Experts 'grasping at straws' to save near-extinct rhino

An extremely endangered northern white rhinoceros on December 20, 2009 at the Ol Pejeta reserve
An extremely endangered northern white rhinoceros on December 20, 2009 at the Ol Pejeta reserve

So how exactly do you save an almost extinct rhinoceros? Turns out, a test tube baby rhino could be the solution, being sought by experts on three continents. But it won't be easy.

Keepers at California's world-renowned San Diego Zoo announced this week that Angalifu, one of its two northern white rhinos, had died at the ripe old age of 44.

That leaves only five other members of the species in the world: one female in California, one in the Czech Republic, and two females and one male—the sole remaining on the planet—in Kenya.

The trouble is, four of the five are already on their last legs—being already into their 40s, for a species with an average age of 43. Only one, a female in Kenya, is still young, having been born in 2000.

"It is seriously going to be an uphill battle. There is absolutely no doubt about that," Randy Rieches, curator of mammals for the San Diego Zoo Safari Park, told AFP.

"We're looking at a bunch of different options," including in vitro fertilization and artificial insemination, he said, while admitting they were "grasping at straws at this point in time."

The real problem, he said, is in Africa, where rhinos have been hunted for decades. The northern white rhino has been nearly wiped out by poaching for their horns, and by wars, according to the World Wildlife Foundation.

Ten years ago there were known to be some 30 animals living wild in the Garamba National Park in the Democratic Republic of the Congo (DRC).

Aware that they were threatened, conservationists organized for a handful of them to be transported to Kenya—but in the end the DRC authorities blocked the move, saying the animals should be kept in the country.

This undated photo courtesy of the San Diego Zoo Safari Park, in San Diego, California shows a northern white rhino, Angalifu, w
This undated photo courtesy of the San Diego Zoo Safari Park, in San Diego, California shows a northern white rhino, Angalifu, who passed away on December 14, 2014

"That proved to be a very poor decision, because they weren't able to protect them because of the remoteness" of the park, said Rieches, who has worked with rhinos for over three decades.

Poacher problem

The poachers took swift advantage of the decision. "There were gangs coming through at that point in time from several different countries," he said.

He added: "Now it has become so horrific with rhino poaching because rhino horn prices gone through the roof.
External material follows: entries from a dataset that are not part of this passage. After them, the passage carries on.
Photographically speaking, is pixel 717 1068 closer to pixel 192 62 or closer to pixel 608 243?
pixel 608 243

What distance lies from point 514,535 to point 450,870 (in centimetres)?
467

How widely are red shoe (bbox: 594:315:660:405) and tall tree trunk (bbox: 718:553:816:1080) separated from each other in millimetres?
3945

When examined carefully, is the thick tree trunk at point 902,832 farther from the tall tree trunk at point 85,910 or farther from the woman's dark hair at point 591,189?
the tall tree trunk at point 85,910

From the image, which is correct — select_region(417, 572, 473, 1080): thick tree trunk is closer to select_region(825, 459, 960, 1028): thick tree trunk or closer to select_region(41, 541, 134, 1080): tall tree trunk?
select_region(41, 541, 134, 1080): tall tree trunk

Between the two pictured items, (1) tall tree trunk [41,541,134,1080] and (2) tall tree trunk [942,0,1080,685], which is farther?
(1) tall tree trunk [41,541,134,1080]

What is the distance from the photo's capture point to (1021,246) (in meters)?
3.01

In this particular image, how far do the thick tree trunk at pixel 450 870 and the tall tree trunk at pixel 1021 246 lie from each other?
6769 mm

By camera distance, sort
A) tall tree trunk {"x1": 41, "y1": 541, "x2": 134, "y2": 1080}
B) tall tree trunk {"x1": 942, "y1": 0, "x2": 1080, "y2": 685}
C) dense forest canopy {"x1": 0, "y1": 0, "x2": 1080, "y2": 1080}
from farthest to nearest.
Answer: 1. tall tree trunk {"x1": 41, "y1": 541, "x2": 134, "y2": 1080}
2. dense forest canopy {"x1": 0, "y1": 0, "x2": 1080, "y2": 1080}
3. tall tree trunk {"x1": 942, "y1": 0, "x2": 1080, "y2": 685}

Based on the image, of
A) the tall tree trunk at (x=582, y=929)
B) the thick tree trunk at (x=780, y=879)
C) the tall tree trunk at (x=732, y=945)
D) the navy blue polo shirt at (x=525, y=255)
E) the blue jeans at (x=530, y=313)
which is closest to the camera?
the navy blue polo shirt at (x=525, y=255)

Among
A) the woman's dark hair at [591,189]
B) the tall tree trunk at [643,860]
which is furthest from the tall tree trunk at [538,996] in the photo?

They're doing it now with gunships. The rangers on the ground are so severely outmatched. It's just almost impossible.

"They are literally putting their lives on the line to try to stop the rhino poaching," he said.

Coming back to the current conundrum, he said it was important that the three places with surviving rhinos—San Diego, the Czech Republic's Dvur Kralove Zoo, and Kenya's Ol Pejeta Conservancy—work together.

A Czech expert visited the California facility a month ago, while a German expert was recently in Kenya to retrieve semen samples.

"We're actually in partnership with everyone that still has animals," said the US expert. "So everyone is trying methods on their own, but working together with samples."

Northern white rhinos enter a transport box in a zoo in Dvur Kralove on December 16, 2009
Northern white rhinos enter a transport box in a zoo in Dvur Kralove on December 16, 2009

Specifically, they have frozen samples of semen. The idea would be either to try to fertilize eggs in the laboratory—the rhino scenario—or alternatively to impregnate a southern white rhino, of which there are far more.

You would then then take female calves from that combination, and combine them with sperm from another northern white. But the best you could hope for would be a 15/16 pure northern white, Rieches said.

In any case, he is not expecting a breakthrough overnight. The gestation period for a northern white rhino is 17 months.

"So this is a long term project. We're in it for the long haul... it will take time before something comes to fruition, it certainly will be a couple of years," he said.

For Rieches, the quest is personal. He has worked for the conservancy group San Diego Zoo Global for 36 years, and is on the board of directors of the International Rhino Foundation.

If the last northern white rhino dies, he will be devastated.

"A large portion of my life has been rhinos... it's going to be a huge, huge thing for me if this happened on my watch, if this happened during my lifetime."